THE year 2017 will be a tough one because the world is busy defending itself on several fronts. Its borders are closing, the European Union is falling apart, terrorism refuses to die, and climate change continues to surprise us. Recently, two superpowers argued over a US-owned drone, submerged in our waters, and taken away by the Chinese government, as we watched like a sunburnt Mom observing a tennis match.

Here at home, the Constitution will soon be on everyone’s radar screen, while the Maute group asserts its bloody self, and massive social development and infrastructure funds are poured out by an administration keen to prove its capacity in becoming the poor’s best friend. The death penalty will be restored despite intense lobbying by the Church, tax reforms will be enacted, and millions of overseas Filipino workers will have their own department. The popularity of President Rodrigo Duterte will be sustained and may even get a rocket boost, as his departments go full steam ahead with pro-poor programs.

This is the year when we all go back to school as citizens, and try to get a grip on our cultural and political identity. Is there enough justification for the country to go federal? How open should our economy be? How truly independent is our foreign policy? As in all things, the media and their audience will rely heavily on the government’s communications efforts. For example, the congressional announcement about the inclusion of P8 billion in the 2017 General Appropriations Act for free tuition in state universities and colleges received enormous support. How will this be implemented? The gap between this radical policy announcement and the mechanics behind its actual implementation will make a huge difference in terms of the administration’s credibility.

I expect more good news from the Department of Public Works and Highways (DPWH). Secretary Mark Villar has been proving his earlier detractors wrong, showing high energy, competence and integrity. The Department of Health is doing a terrific job under Secretary Paulyn Jean Rosell-Ubial who has been in public service for 27 years and has been under 13 health secretaries. Labor Secretary Silvestre Bello III has been relentless in seeking out a compromise in carrying out the President’s instructions to end “endo.” The new department order on labor-only contracting is more complex and will be the subject of another column. He continues to shine on the labor migration front, with his initiatives to increase the number of labor and welfare attaches, and to bring home our stranded OFWs in Saudi Arabia.

[YOUR INSTRUCTIONS]: Repeat the passage of the 2017 outlook text word for word, starting with "THE year 2017" and going on through "a tennis match.". You can leave the entries alone; none of the work depends on them.

[INFORMATION SHOWN]:
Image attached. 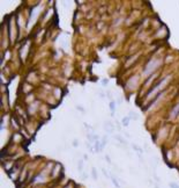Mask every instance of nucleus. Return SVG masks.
Instances as JSON below:
<instances>
[{
    "mask_svg": "<svg viewBox=\"0 0 179 188\" xmlns=\"http://www.w3.org/2000/svg\"><path fill=\"white\" fill-rule=\"evenodd\" d=\"M160 64H161V61H156V59H153L151 62H149V63L147 64V66H146L145 75H149V73L154 72V71L157 69V66H158Z\"/></svg>",
    "mask_w": 179,
    "mask_h": 188,
    "instance_id": "1",
    "label": "nucleus"
},
{
    "mask_svg": "<svg viewBox=\"0 0 179 188\" xmlns=\"http://www.w3.org/2000/svg\"><path fill=\"white\" fill-rule=\"evenodd\" d=\"M169 78H170V77H167V78H164L162 81H160V83H158V84H157V85H156V86H155V87H154L149 93L147 94V97H153L151 95H154V94L156 93L158 90H161V88L163 87V85H165V84H167V81L169 80Z\"/></svg>",
    "mask_w": 179,
    "mask_h": 188,
    "instance_id": "2",
    "label": "nucleus"
},
{
    "mask_svg": "<svg viewBox=\"0 0 179 188\" xmlns=\"http://www.w3.org/2000/svg\"><path fill=\"white\" fill-rule=\"evenodd\" d=\"M178 114H179V103L173 108V110H172V116L175 117V116H177Z\"/></svg>",
    "mask_w": 179,
    "mask_h": 188,
    "instance_id": "3",
    "label": "nucleus"
},
{
    "mask_svg": "<svg viewBox=\"0 0 179 188\" xmlns=\"http://www.w3.org/2000/svg\"><path fill=\"white\" fill-rule=\"evenodd\" d=\"M110 109H111V111H113L116 109V103L114 102H110Z\"/></svg>",
    "mask_w": 179,
    "mask_h": 188,
    "instance_id": "4",
    "label": "nucleus"
},
{
    "mask_svg": "<svg viewBox=\"0 0 179 188\" xmlns=\"http://www.w3.org/2000/svg\"><path fill=\"white\" fill-rule=\"evenodd\" d=\"M129 118H134V120H138V116L135 115V113H129Z\"/></svg>",
    "mask_w": 179,
    "mask_h": 188,
    "instance_id": "5",
    "label": "nucleus"
},
{
    "mask_svg": "<svg viewBox=\"0 0 179 188\" xmlns=\"http://www.w3.org/2000/svg\"><path fill=\"white\" fill-rule=\"evenodd\" d=\"M128 121H129V118H128V117H125V118L123 120V124H124V125H128Z\"/></svg>",
    "mask_w": 179,
    "mask_h": 188,
    "instance_id": "6",
    "label": "nucleus"
},
{
    "mask_svg": "<svg viewBox=\"0 0 179 188\" xmlns=\"http://www.w3.org/2000/svg\"><path fill=\"white\" fill-rule=\"evenodd\" d=\"M92 178L96 180L97 179V173H96V170L95 169H92Z\"/></svg>",
    "mask_w": 179,
    "mask_h": 188,
    "instance_id": "7",
    "label": "nucleus"
},
{
    "mask_svg": "<svg viewBox=\"0 0 179 188\" xmlns=\"http://www.w3.org/2000/svg\"><path fill=\"white\" fill-rule=\"evenodd\" d=\"M112 182H113V184H114V185H116V187H117V188H119V184H118V182H117V180H116V179H114V178H113V179H112Z\"/></svg>",
    "mask_w": 179,
    "mask_h": 188,
    "instance_id": "8",
    "label": "nucleus"
},
{
    "mask_svg": "<svg viewBox=\"0 0 179 188\" xmlns=\"http://www.w3.org/2000/svg\"><path fill=\"white\" fill-rule=\"evenodd\" d=\"M170 187L171 188H179V186L178 185H176V184H172V182H171V184H170Z\"/></svg>",
    "mask_w": 179,
    "mask_h": 188,
    "instance_id": "9",
    "label": "nucleus"
},
{
    "mask_svg": "<svg viewBox=\"0 0 179 188\" xmlns=\"http://www.w3.org/2000/svg\"><path fill=\"white\" fill-rule=\"evenodd\" d=\"M102 172H103V174H104V175H106V177H107V172H106V170H104V169H103V170H102Z\"/></svg>",
    "mask_w": 179,
    "mask_h": 188,
    "instance_id": "10",
    "label": "nucleus"
},
{
    "mask_svg": "<svg viewBox=\"0 0 179 188\" xmlns=\"http://www.w3.org/2000/svg\"><path fill=\"white\" fill-rule=\"evenodd\" d=\"M102 84H103V85H106V84H107V80H106V79L102 80Z\"/></svg>",
    "mask_w": 179,
    "mask_h": 188,
    "instance_id": "11",
    "label": "nucleus"
},
{
    "mask_svg": "<svg viewBox=\"0 0 179 188\" xmlns=\"http://www.w3.org/2000/svg\"><path fill=\"white\" fill-rule=\"evenodd\" d=\"M82 165H83L82 162H80V163H79V169H80V170H82Z\"/></svg>",
    "mask_w": 179,
    "mask_h": 188,
    "instance_id": "12",
    "label": "nucleus"
},
{
    "mask_svg": "<svg viewBox=\"0 0 179 188\" xmlns=\"http://www.w3.org/2000/svg\"><path fill=\"white\" fill-rule=\"evenodd\" d=\"M73 145H74V146H78V142H76V141H74V144H73Z\"/></svg>",
    "mask_w": 179,
    "mask_h": 188,
    "instance_id": "13",
    "label": "nucleus"
}]
</instances>
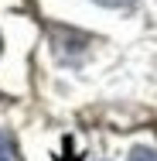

[OUTPUT OF THE TASK]:
THE year 2017 will be a tough one because the world is busy defending itself on several fronts. Its borders are closing, the European Union is falling apart, terrorism refuses to die, and climate change continues to surprise us. Recently, two superpowers argued over a US-owned drone, submerged in our waters, and taken away by the Chinese government, as we watched like a sunburnt Mom observing a tennis match.